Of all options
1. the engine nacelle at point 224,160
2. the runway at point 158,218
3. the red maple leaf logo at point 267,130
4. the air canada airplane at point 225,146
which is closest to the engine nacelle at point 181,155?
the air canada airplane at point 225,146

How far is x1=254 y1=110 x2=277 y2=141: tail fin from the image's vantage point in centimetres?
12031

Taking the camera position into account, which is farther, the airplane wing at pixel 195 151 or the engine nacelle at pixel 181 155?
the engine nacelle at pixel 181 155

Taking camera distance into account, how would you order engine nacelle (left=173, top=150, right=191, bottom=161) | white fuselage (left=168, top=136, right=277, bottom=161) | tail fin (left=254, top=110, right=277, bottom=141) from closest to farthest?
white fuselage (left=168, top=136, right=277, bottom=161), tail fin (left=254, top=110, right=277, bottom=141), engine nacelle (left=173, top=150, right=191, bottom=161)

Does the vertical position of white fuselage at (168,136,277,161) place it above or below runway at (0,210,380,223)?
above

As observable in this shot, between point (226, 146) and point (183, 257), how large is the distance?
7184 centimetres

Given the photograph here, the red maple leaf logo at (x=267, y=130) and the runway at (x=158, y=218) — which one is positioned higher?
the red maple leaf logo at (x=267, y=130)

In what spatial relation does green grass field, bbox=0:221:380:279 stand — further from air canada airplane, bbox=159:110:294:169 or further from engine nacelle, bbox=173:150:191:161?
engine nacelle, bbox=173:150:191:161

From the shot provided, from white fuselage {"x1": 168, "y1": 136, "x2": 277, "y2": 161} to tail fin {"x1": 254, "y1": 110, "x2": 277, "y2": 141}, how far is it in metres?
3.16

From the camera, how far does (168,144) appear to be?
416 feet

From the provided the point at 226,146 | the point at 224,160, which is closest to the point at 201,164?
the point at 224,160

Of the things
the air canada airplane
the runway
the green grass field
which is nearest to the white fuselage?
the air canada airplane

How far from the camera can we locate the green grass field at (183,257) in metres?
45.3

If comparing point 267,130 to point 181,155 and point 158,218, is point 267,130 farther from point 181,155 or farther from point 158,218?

:::::

WORK TO BE COMPLETED: Copy out all of the material above with "green grass field" changed to "grassy area" wherever it appears. Keep everything else the same.

RESPONSE TO THE TASK:
Of all options
1. the engine nacelle at point 224,160
2. the runway at point 158,218
3. the red maple leaf logo at point 267,130
4. the air canada airplane at point 225,146
which is closest to the engine nacelle at point 181,155?
the air canada airplane at point 225,146

How far is x1=254 y1=110 x2=277 y2=141: tail fin from the image's vantage point in centimetres?
12031

Taking the camera position into account, which is farther, the airplane wing at pixel 195 151 or the engine nacelle at pixel 181 155?
the engine nacelle at pixel 181 155

Taking camera distance into account, how would you order engine nacelle (left=173, top=150, right=191, bottom=161) | white fuselage (left=168, top=136, right=277, bottom=161) | tail fin (left=254, top=110, right=277, bottom=141) from closest to farthest?
white fuselage (left=168, top=136, right=277, bottom=161), tail fin (left=254, top=110, right=277, bottom=141), engine nacelle (left=173, top=150, right=191, bottom=161)

Does the vertical position of white fuselage at (168,136,277,161) place it above or below runway at (0,210,380,223)?
above

As observable in this shot, between point (226, 146) and point (183, 257), how large is the distance?
7184 centimetres

Given the photograph here, the red maple leaf logo at (x=267, y=130) and the runway at (x=158, y=218) — which one is positioned higher?
the red maple leaf logo at (x=267, y=130)

In what spatial relation does grassy area, bbox=0:221:380:279 stand — further from air canada airplane, bbox=159:110:294:169 or further from engine nacelle, bbox=173:150:191:161?
engine nacelle, bbox=173:150:191:161

From the shot provided, from white fuselage {"x1": 168, "y1": 136, "x2": 277, "y2": 161} to tail fin {"x1": 254, "y1": 110, "x2": 277, "y2": 141}, how far is it in metres?
3.16

From the camera, how far does (168,144) appear to be?
416 feet

From the provided the point at 226,146 | the point at 224,160, which is closest to the point at 201,164?
the point at 224,160

Of the things
the air canada airplane
the runway
the grassy area
which is nearest to the white fuselage?
the air canada airplane

How far from the camera can we locate the grassy area at (183,257) in metres?
45.3

If comparing point 267,130 to point 181,155 and point 158,218, is point 267,130 farther from point 181,155 or farther from point 158,218?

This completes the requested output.